= REQUIRED WORK =
Lay out the stretch of the listing from the line containing "How far apart" through the end of the listing as a Markdown table with the columns Row and Line, skipping blank lines and leaving out the pictures.

[START SUPPLIED ENTRIES]

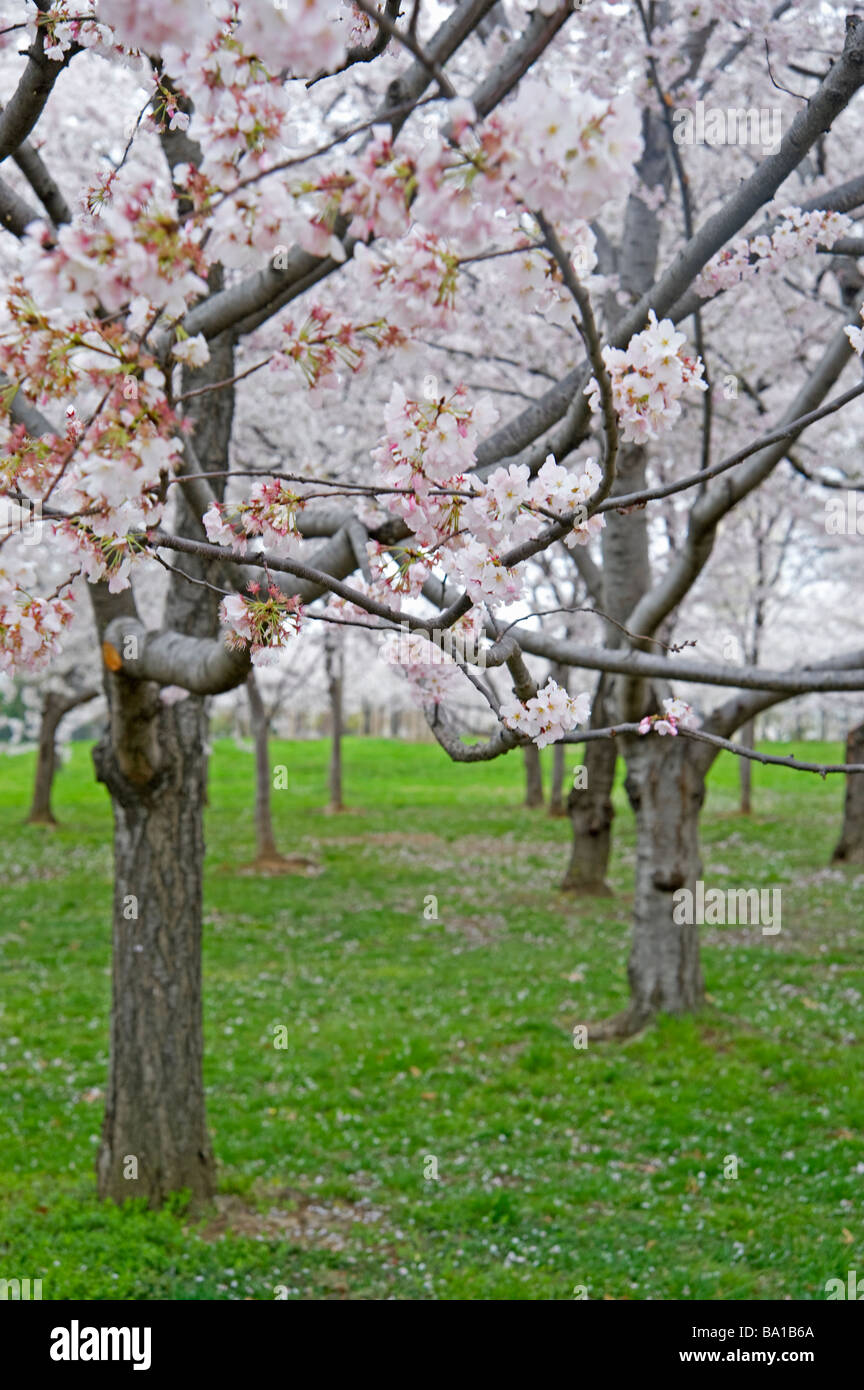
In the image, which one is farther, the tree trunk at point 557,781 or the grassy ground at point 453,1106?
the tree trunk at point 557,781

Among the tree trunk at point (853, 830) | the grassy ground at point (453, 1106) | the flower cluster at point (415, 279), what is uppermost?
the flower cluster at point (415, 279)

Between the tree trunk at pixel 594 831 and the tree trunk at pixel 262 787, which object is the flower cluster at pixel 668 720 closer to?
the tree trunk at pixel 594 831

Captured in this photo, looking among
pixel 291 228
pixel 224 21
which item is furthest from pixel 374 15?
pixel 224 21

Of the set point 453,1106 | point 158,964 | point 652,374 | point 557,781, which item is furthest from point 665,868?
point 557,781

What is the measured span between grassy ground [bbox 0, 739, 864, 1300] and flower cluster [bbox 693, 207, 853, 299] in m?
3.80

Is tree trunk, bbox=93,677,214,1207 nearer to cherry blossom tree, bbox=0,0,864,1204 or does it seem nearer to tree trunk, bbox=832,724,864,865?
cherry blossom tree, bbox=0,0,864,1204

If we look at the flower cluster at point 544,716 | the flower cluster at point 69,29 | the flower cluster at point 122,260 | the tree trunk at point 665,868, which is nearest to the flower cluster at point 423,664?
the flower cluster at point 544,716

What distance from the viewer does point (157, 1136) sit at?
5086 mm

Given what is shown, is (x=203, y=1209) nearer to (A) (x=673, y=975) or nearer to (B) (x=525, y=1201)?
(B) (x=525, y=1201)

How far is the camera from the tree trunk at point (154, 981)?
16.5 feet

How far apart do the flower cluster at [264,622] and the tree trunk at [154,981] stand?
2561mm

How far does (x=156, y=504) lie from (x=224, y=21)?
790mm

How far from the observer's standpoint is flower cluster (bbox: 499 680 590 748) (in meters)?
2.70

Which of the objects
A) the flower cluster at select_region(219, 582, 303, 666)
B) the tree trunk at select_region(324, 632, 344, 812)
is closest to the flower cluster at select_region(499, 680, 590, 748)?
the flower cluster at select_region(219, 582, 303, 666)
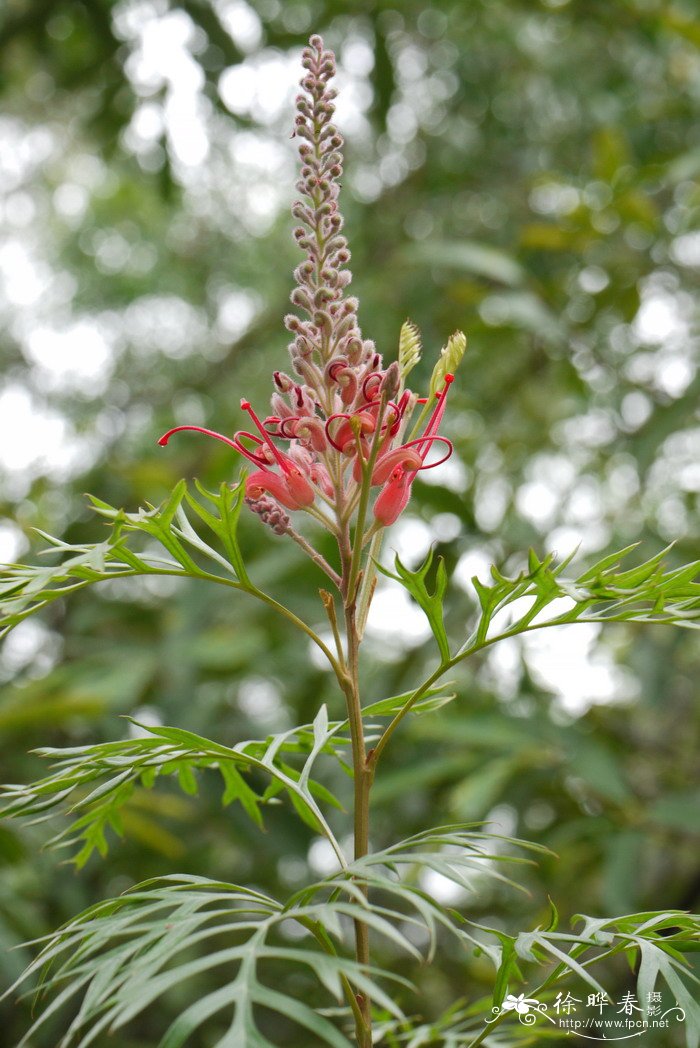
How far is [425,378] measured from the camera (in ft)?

[END SUPPLIED ENTRIES]

= EXERCISE OUTPUT =
| Row | Line |
|---|---|
| 1 | How far apart do the flower cluster at [264,622] and the tree trunk at [154,981] stand? |
| 2 | 2561mm |
| 3 | How far does (x=156, y=504) lie from (x=224, y=21)? |
| 4 | 790mm |
| 5 | How far from the observer's standpoint is flower cluster (bbox: 499 680 590 748) (in meters)? |
| 6 | 2.70 |
| 7 | Which of the objects |
| 8 | A) the flower cluster at select_region(219, 582, 303, 666) |
| 9 | B) the tree trunk at select_region(324, 632, 344, 812) |
| 10 | is closest to the flower cluster at select_region(499, 680, 590, 748)? |
| 11 | the flower cluster at select_region(219, 582, 303, 666) |
| 12 | How far is [425,378] measured from the camera (in ft)? |